Pascal Chambon chambon.pascal at gmail.com
Sun Sep 20 18:32:14 CEST 2009

Daniel Stutzbach a écrit :
> On Sun, Sep 20, 2009 at 4:48 AM, Pascal Chambon 
> <chambon.pascal at gmail.com <mailto:chambon.pascal at gmail.com>> wrote:
>     *RawIOBase*.readinto(b: bytes) -> int
> "bytes" are immutable.  The signature is:
> *RawIOBase*.readinto(b: bytearray) -> int
> Your efforts in working on clarifying these important corner cases is 
> appreciated. :-)
You're welcome B-)

Indeed my copy/paste of the current pep was an epic fail - you'll all 
have recognized readinto actually dealt with bytearrays, contrarily to 
what the current pep tells
-> http://www.python.org/dev/peps/pep-3116/

RawIOBase.read(int) takes a positive-or-zero integer indeed (I am used 
to understanding this, as opposed to "strictly positive")

Does MRAb's suggestion of providing beginning and end offsets for the 
bytearray meets people's expectations ? Personnaly, I feel readinto is a 
very low-level method, mostly used by read() to get a result from 
low-level native functions (fread, readfile), and read() always provides 
a buffer with the proper size... are there cases in which these two 
additional arguments would provide some real gain ?

Concerning the "backward compatibility" problem, I agree we should not 
break specifications, but breaking impelmentation details is another 
thing for me.
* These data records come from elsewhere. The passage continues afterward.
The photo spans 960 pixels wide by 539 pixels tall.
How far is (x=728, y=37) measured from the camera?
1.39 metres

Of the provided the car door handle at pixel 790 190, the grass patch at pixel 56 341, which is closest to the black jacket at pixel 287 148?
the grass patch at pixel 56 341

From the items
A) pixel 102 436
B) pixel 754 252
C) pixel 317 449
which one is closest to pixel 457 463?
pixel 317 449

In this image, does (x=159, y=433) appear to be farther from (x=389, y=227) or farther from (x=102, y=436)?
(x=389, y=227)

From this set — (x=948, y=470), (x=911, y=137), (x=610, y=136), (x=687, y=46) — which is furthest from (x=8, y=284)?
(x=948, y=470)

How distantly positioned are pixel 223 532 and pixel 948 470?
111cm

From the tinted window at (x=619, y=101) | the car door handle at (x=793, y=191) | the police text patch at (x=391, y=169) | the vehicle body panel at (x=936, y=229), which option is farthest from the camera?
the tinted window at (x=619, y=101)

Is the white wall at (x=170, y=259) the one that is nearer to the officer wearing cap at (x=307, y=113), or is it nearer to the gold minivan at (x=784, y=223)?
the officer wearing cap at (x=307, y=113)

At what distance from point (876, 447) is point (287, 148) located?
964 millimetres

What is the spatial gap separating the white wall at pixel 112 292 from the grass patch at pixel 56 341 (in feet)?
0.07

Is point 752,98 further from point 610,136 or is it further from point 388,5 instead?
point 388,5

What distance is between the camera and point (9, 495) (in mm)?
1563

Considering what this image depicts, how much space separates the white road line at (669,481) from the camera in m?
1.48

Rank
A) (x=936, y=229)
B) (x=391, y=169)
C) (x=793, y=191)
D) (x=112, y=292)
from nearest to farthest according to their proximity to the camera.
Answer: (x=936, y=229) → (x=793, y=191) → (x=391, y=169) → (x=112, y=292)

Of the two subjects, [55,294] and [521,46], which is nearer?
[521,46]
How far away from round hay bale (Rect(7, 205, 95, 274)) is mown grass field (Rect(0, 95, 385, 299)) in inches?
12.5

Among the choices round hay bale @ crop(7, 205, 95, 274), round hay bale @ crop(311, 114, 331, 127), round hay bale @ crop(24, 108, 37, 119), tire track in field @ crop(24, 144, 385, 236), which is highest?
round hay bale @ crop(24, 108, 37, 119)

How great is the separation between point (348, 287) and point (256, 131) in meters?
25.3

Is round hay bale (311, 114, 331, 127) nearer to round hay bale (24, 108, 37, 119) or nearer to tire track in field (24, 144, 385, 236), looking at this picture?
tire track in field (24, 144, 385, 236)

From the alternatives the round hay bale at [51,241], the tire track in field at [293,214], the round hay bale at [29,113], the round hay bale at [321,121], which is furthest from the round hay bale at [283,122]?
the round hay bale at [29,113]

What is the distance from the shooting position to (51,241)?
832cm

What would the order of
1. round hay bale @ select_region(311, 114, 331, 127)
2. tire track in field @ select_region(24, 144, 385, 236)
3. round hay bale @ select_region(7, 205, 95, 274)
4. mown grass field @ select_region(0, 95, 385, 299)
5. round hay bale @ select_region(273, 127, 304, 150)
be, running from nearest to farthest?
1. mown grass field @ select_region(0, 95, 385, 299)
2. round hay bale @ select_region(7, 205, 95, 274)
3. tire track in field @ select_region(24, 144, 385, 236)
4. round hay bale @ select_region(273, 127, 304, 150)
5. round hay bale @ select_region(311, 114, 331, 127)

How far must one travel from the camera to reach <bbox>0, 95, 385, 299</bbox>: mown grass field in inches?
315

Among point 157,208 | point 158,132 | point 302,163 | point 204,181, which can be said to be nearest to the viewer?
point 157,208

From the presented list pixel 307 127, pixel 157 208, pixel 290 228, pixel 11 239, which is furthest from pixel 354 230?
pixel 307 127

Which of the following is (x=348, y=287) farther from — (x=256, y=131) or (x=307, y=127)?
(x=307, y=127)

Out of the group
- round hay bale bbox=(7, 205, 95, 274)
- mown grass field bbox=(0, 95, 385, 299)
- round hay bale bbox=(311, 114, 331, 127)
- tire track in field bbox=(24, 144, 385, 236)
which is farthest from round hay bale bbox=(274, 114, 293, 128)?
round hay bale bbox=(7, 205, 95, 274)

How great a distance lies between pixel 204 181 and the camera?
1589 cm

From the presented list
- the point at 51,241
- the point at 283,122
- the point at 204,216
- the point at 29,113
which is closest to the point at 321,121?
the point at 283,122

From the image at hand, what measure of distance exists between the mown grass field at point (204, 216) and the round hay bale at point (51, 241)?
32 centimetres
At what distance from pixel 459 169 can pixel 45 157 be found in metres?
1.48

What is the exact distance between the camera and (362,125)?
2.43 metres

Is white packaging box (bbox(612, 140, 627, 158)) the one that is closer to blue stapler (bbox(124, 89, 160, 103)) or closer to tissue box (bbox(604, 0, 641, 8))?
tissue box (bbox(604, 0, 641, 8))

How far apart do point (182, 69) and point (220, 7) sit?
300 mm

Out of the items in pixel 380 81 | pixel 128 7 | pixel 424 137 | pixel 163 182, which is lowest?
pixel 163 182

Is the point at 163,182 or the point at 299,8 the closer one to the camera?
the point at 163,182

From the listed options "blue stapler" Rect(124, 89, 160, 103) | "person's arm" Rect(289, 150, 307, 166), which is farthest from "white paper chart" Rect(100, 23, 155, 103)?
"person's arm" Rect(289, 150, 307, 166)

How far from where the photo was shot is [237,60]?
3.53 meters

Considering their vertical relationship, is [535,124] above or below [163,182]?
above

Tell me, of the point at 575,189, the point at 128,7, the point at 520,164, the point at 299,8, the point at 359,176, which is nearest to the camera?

It's a golden rule in programmers' world : thou shalt 
NEVER rely on implementation details. Programs that count on these (eg. 
thinking that listdir() will always returns "." and ".." as first 
item0... until it doesnt anymore) encounter huge problems when changing 
of platform or API version. When programming with the current 
truncate(), I would always have moved the file pointer after truncating 
the file, simply because I have no idea of what might happen to it 
(nothing was documented on this at the moment, and looking at the 
sources is really not a sustainable behaviour).
So well, it's a pity if some early 3.1 users relied on it, but if we 
stick to the current semantic we still have a real coherency problem - 
seek() is not limited in range, and some experienced programmers might 
be trapped by this non-conventionnal truncate() if they rely on posix or 
previous python versions... I really dislike the idea that truncate() 
might move my file offset even when there are no reasons for it.